▶ [WHAT YOU WILL DO]: Copy out every line of the following material word for word.

── PROVIDED ENTRIES

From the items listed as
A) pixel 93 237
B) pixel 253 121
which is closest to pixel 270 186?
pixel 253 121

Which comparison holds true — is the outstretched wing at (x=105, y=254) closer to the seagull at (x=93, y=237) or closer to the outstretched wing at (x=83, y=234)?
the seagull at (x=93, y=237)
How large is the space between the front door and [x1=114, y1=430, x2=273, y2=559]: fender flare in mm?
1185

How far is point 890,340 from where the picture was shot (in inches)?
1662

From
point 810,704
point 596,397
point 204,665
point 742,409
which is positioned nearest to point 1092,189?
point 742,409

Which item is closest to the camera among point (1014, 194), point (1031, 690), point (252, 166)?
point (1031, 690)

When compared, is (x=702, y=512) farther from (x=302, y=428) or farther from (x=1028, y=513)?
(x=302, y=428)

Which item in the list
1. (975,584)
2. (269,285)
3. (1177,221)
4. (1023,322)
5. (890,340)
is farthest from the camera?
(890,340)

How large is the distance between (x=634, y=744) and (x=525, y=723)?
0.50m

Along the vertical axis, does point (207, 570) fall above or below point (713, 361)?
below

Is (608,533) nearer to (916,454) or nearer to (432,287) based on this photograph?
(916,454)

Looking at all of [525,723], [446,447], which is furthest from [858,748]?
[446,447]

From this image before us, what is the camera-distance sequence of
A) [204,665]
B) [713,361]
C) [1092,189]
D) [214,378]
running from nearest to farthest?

────

▶ [WRITTEN REPLY]:
From the items listed as
A) pixel 93 237
B) pixel 253 121
which is closest to pixel 270 186?
pixel 253 121

Which comparison holds true — is the outstretched wing at (x=105, y=254) closer to the seagull at (x=93, y=237) or closer to the outstretched wing at (x=83, y=234)?
the seagull at (x=93, y=237)
How large is the space between the front door and [x1=114, y1=430, x2=273, y2=559]: fender flare in mm?
1185

How far is point 890,340 from where the picture was shot (in inches)?
1662

From
point 810,704
point 596,397
point 204,665
point 742,409
which is positioned nearest to point 1092,189?
point 742,409

Which item is closest to the camera among point (1014, 194), point (1031, 690), point (252, 166)?
point (1031, 690)

When compared, is (x=702, y=512) farther from (x=302, y=428) or farther from (x=1028, y=513)?
(x=302, y=428)

Which item in the list
1. (975,584)
2. (269,285)
3. (1177,221)
4. (1023,322)
5. (890,340)
is farthest from the camera?
(890,340)

How large is the distance between (x=634, y=744) and (x=525, y=723)?
0.50m

Along the vertical axis, does point (207, 570) fall above or below point (713, 361)?
below

Is (608,533) nearer to (916,454) or nearer to (432,287) based on this photograph?
(916,454)

Looking at all of [525,723], [446,447], which is furthest from [858,748]?
[446,447]

From this image before us, what is the camera-distance sequence of
A) [204,665]
B) [713,361]
C) [1092,189]
D) [214,378]
running from nearest to farthest?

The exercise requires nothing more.